Ces filles plaintives du romantisme, toutes immatérielles, alanguies, rêveuses, perdues au fond de grands châles à fleurs, le visage encadré d’anglaises et qui, comme Ophélie couronnée de glaïeuls, sourient le regard absent au bord de la source, elles ont passé dans nos lettres semblables à ces figures vaporeuses que le peintre Prud’hon, sur un fond argenté funèbre, esquissait à traits psychéens. Pareilles à des lis dans la vallée, à ces sensitives dont le poète Shelley a dit la vie et la mort rapides, elles n’ont fait qu’apparaître pour disparaître presque aussitôt dans cette vie où elles posent à peine.

La plupart, comme Élisa Mercœur, comme la Jeune fille mourante qu’Anaïs Ségalas a chantée, s’en vont de la poitrine :

Et, si je fais un bruit léger, si je respire,
Des larmes dans les yeux on essaie un sourire ;
On se rend bien joyeux, mais j’entends soupirer ;
Sur les fronts tout riants passe une idée amère ;
Et ma petite sœur, qui voit pleurer ma mère,
Près du lit vient pleurer[1].

Hélas ! la « petite sœur, » la plus jeune, la « jalouse adorée » comme l’écrivait Mme Desbordes, celle qui ressemblait tant à la Maria de Sainte-Beuve,

Sur un front de quinze ans la chevelure est belle…

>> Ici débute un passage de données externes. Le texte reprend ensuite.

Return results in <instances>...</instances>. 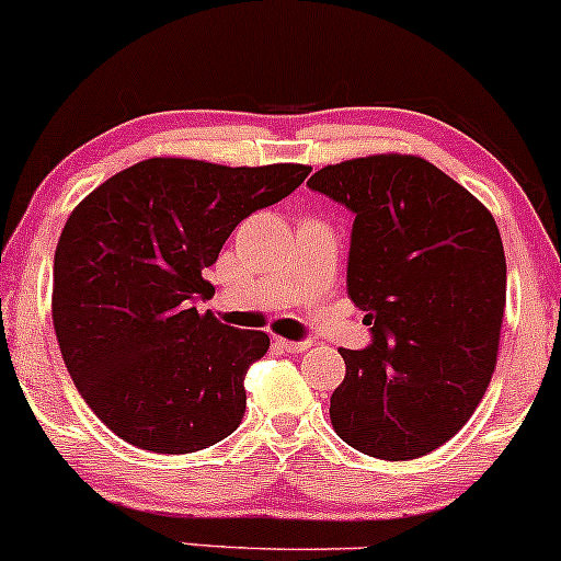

la petite Inès impulsive, aimante et silencieuse, c’est elle qui montra la voie a sa sœur Ondine, elle, dans cette famille d’élégie qui, — la première, — ferma les yeux au spectacle de la nature vivante.

Ondine, certes, n’avait pas besoin de l’exemple fatal donné par Inès. Depuis bien longtemps elle avait, pour sa part, éprouvé ce sentiment amer de la fuite des heures de la brièveté des saisons. Dans plusieurs de ses touchantes poésies, les plus empreintes de mélancolie et d’abandon, elle avait, comme par

  1. Anaïs Ségalas, Enfantines, poésies à ma fille.